REQUIREMENT: Write out the caption text of every row below word for word, leaving the pictures out.
========================================================================
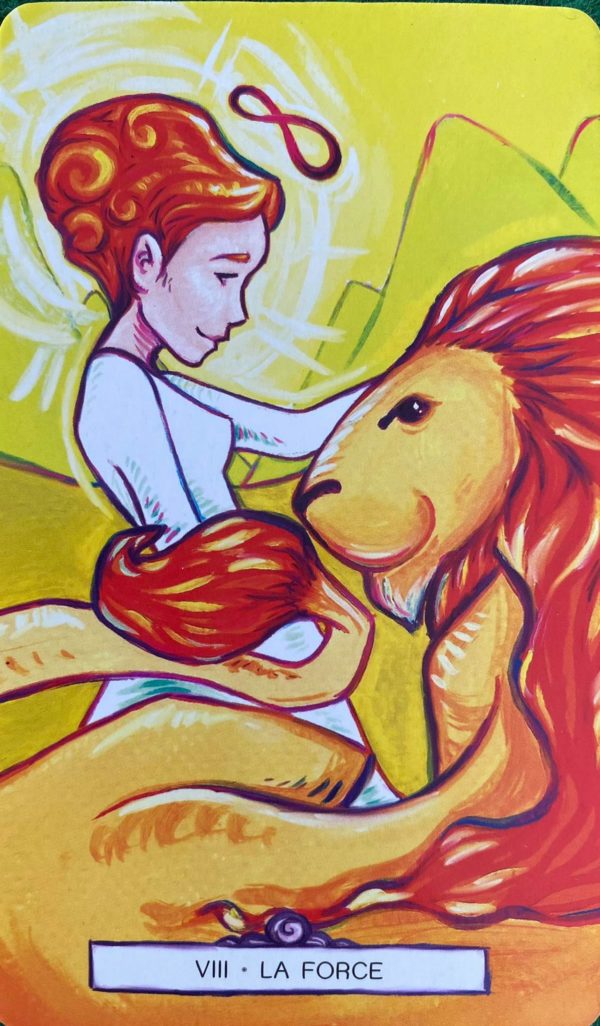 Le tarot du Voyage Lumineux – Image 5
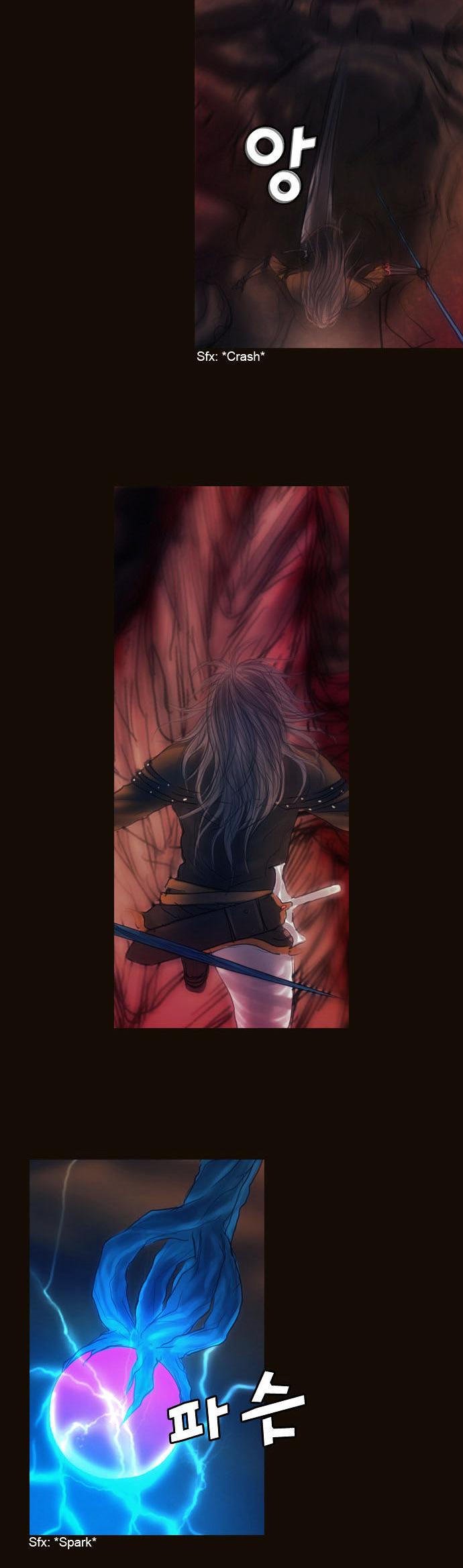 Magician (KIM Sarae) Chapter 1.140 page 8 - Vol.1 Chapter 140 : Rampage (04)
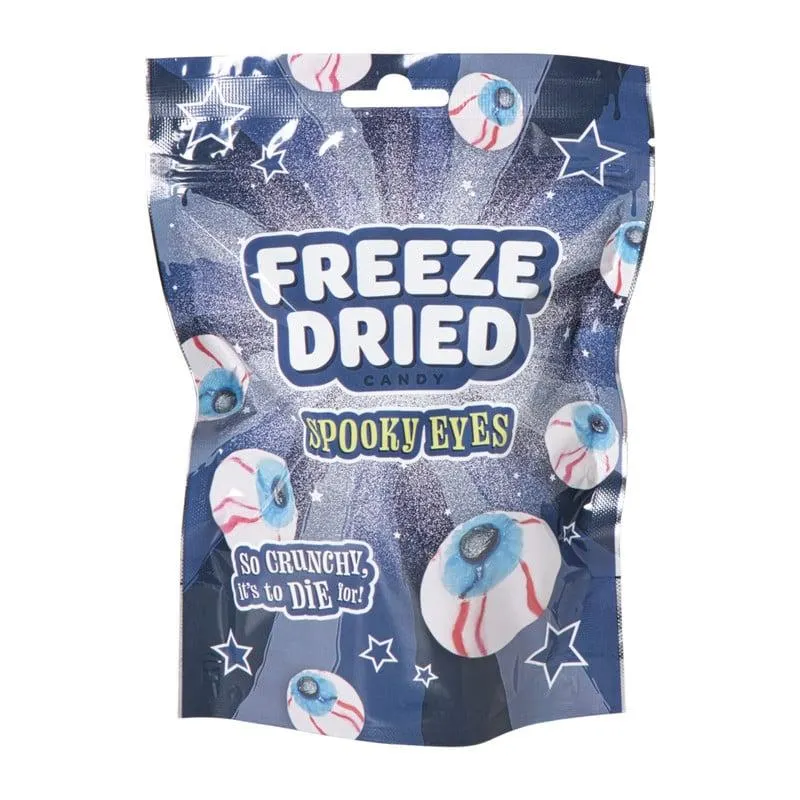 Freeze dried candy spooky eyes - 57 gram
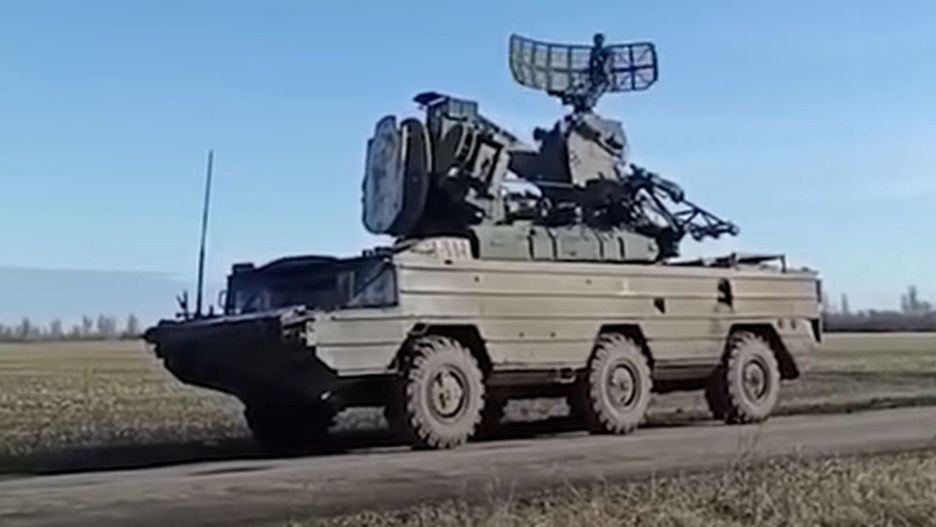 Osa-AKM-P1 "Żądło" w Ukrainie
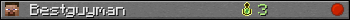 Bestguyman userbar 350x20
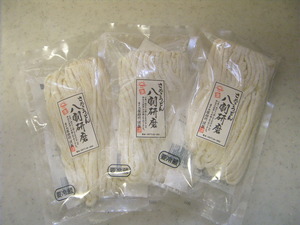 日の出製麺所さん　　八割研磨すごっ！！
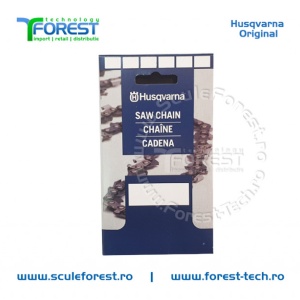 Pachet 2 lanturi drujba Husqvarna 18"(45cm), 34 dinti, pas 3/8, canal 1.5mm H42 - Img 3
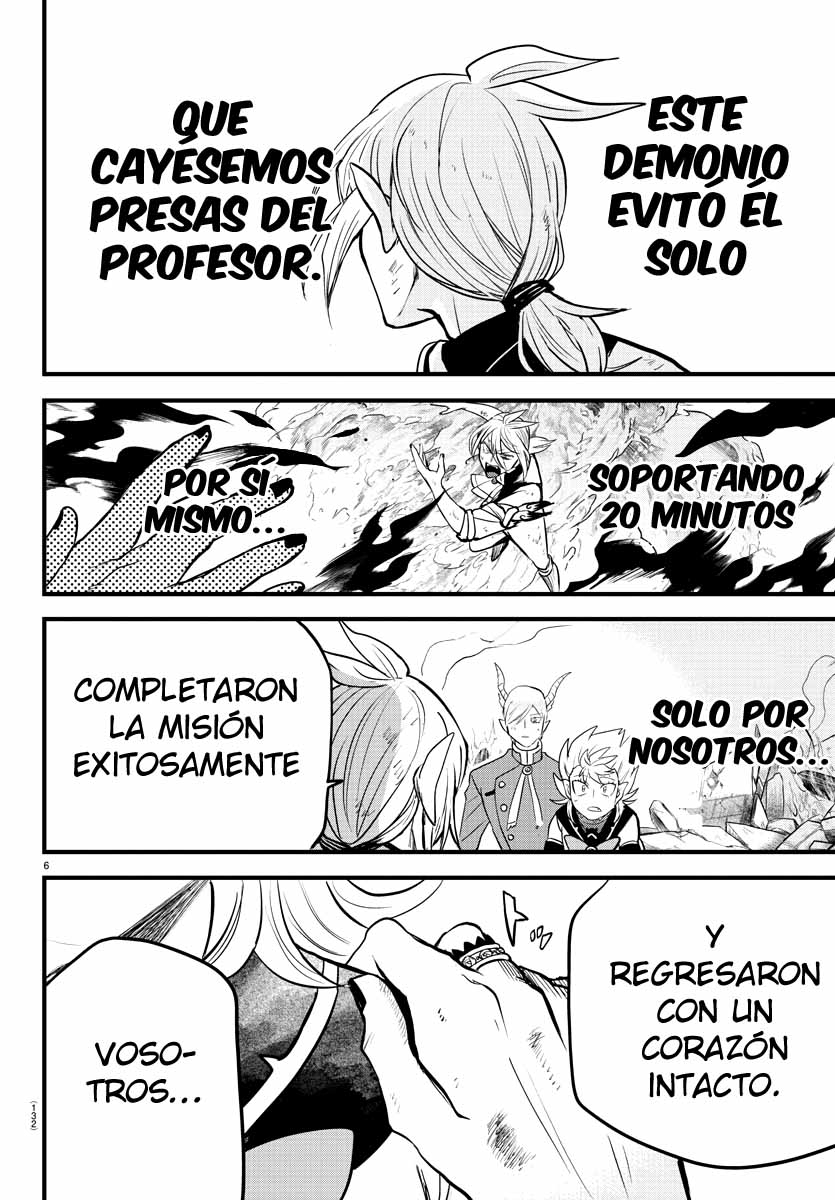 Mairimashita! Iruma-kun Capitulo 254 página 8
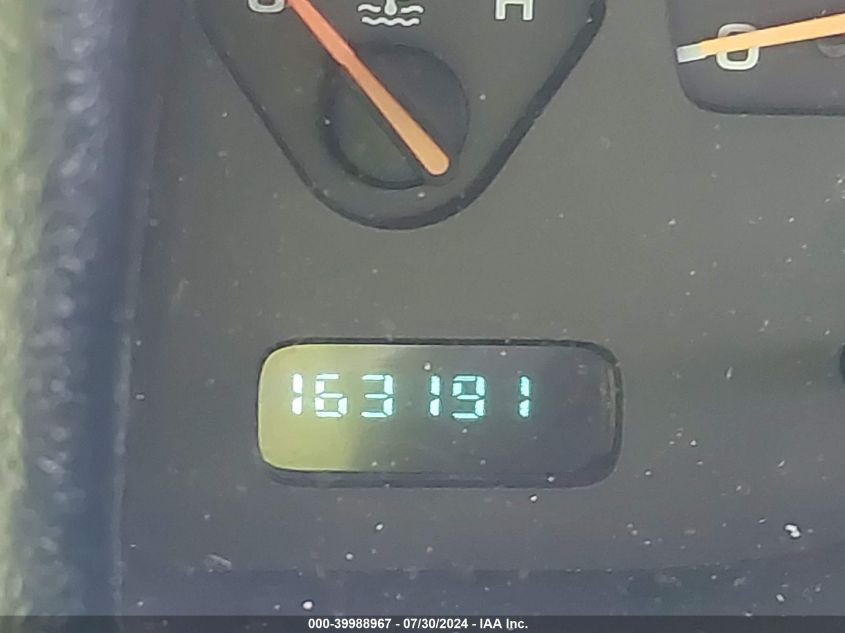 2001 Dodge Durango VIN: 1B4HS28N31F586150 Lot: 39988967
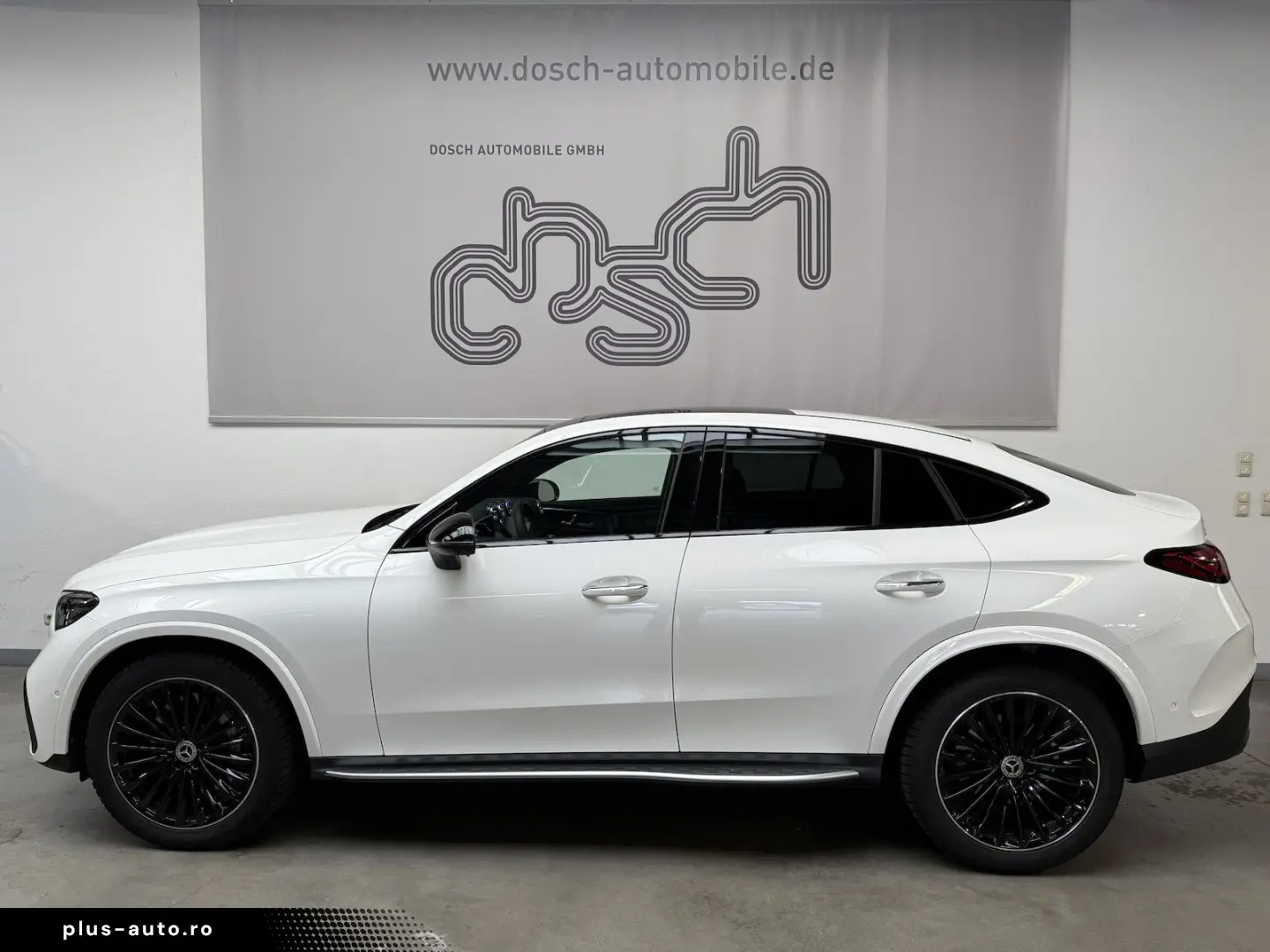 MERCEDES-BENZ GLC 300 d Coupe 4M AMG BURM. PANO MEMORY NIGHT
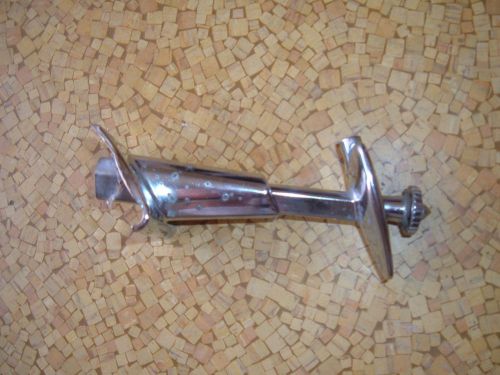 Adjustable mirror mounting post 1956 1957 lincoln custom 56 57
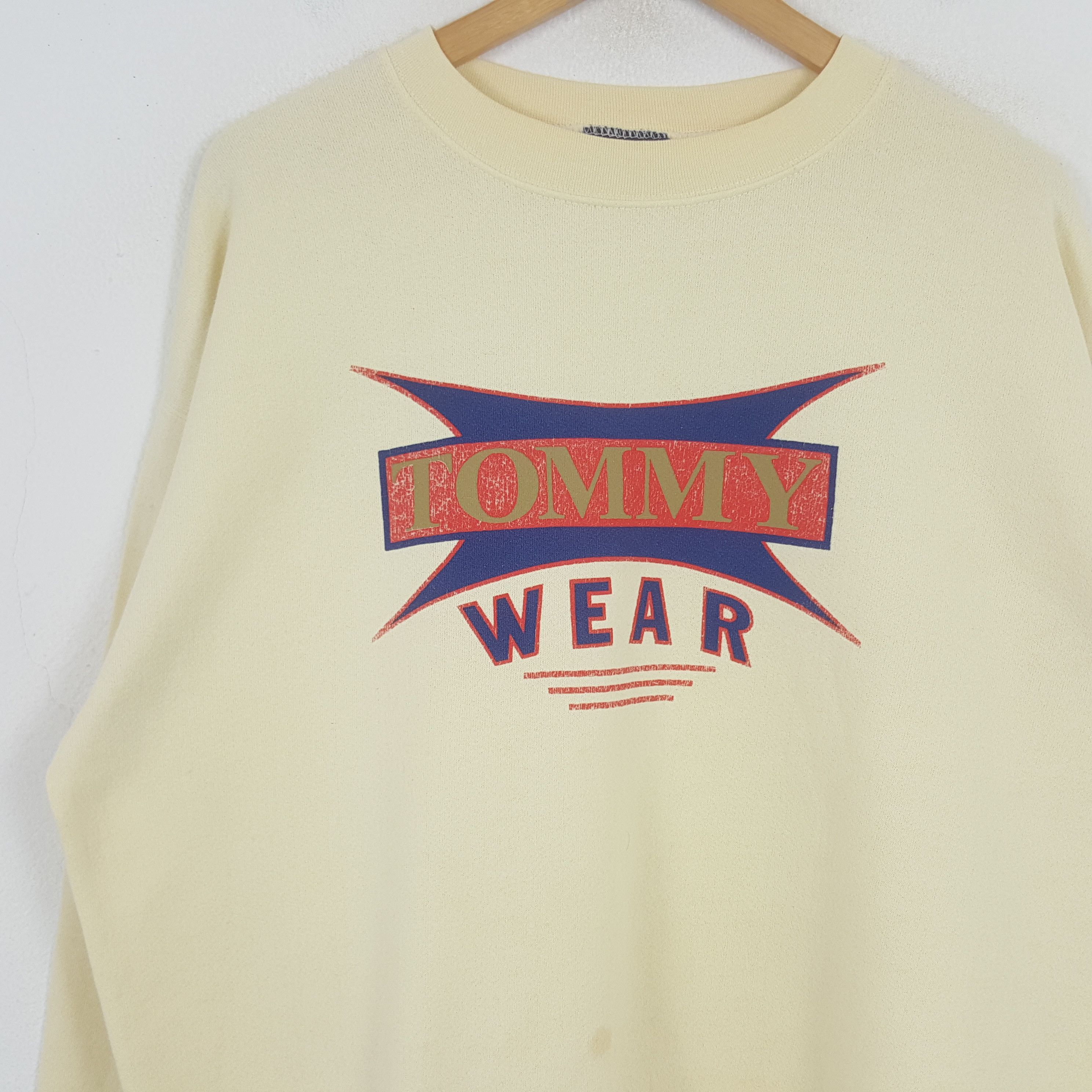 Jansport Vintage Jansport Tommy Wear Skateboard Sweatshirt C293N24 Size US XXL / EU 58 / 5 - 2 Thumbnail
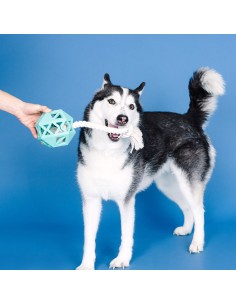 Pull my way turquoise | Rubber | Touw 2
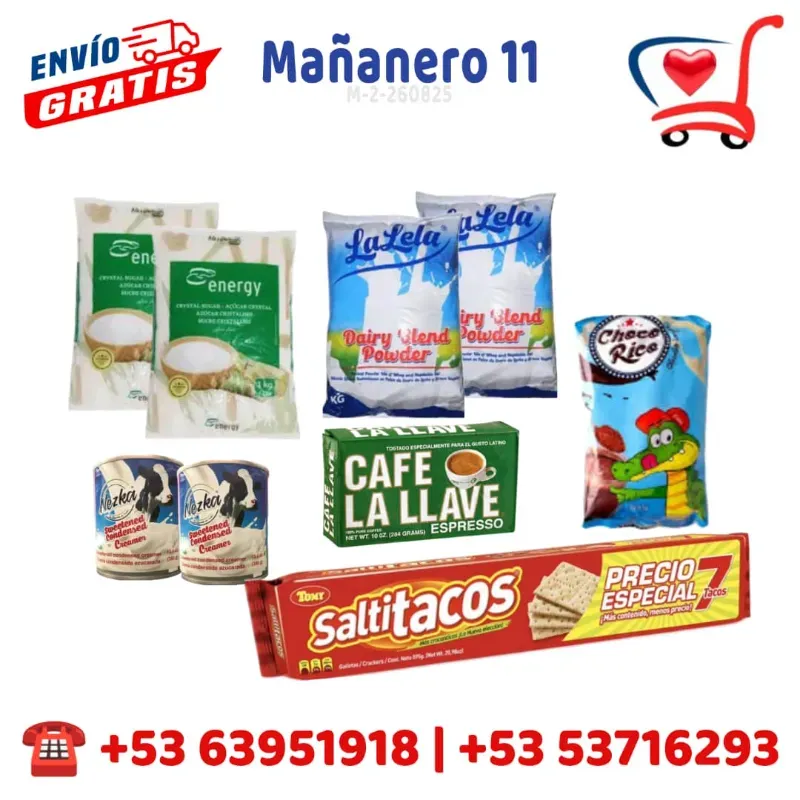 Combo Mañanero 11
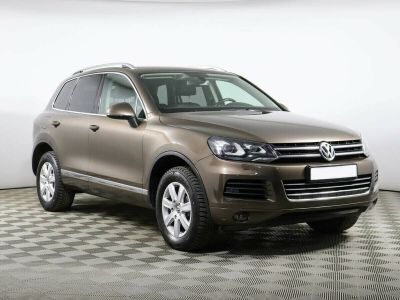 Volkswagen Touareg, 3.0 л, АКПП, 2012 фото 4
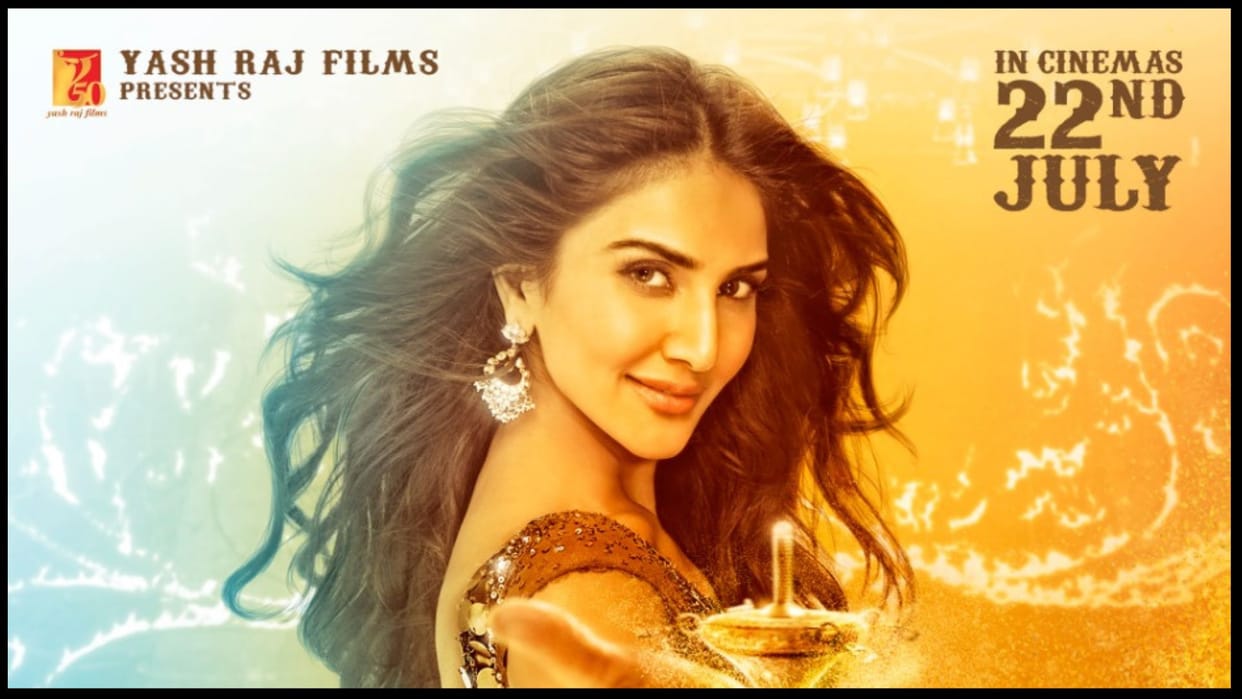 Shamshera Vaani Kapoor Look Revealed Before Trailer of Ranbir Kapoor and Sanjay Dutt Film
========================================================================
FINISHED TASK:
 Le tarot du Voyage Lumineux – Image 5
 Magician (KIM Sarae) Chapter 1.140 page 8 - Vol.1 Chapter 140 : Rampage (04)
 Freeze dried candy spooky eyes - 57 gram
 Osa-AKM-P1 "Żądło" w Ukrainie
 Bestguyman userbar 350x20
 日の出製麺所さん　　八割研磨すごっ！！
 Pachet 2 lanturi drujba Husqvarna 18"(45cm), 34 dinti, pas 3/8, canal 1.5mm H42 - Img 3
 Mairimashita! Iruma-kun Capitulo 254 página 8
 2001 Dodge Durango VIN: 1B4HS28N31F586150 Lot: 39988967
 MERCEDES-BENZ GLC 300 d Coupe 4M AMG BURM. PANO MEMORY NIGHT
 Adjustable mirror mounting post 1956 1957 lincoln custom 56 57
 Jansport Vintage Jansport Tommy Wear Skateboard Sweatshirt C293N24 Size US XXL / EU 58 / 5 - 2 Thumbnail
 Pull my way turquoise | Rubber | Touw 2
 Combo Mañanero 11
 Volkswagen Touareg, 3.0 л, АКПП, 2012 фото 4
 Shamshera Vaani Kapoor Look Revealed Before Trailer of Ranbir Kapoor and Sanjay Dutt Film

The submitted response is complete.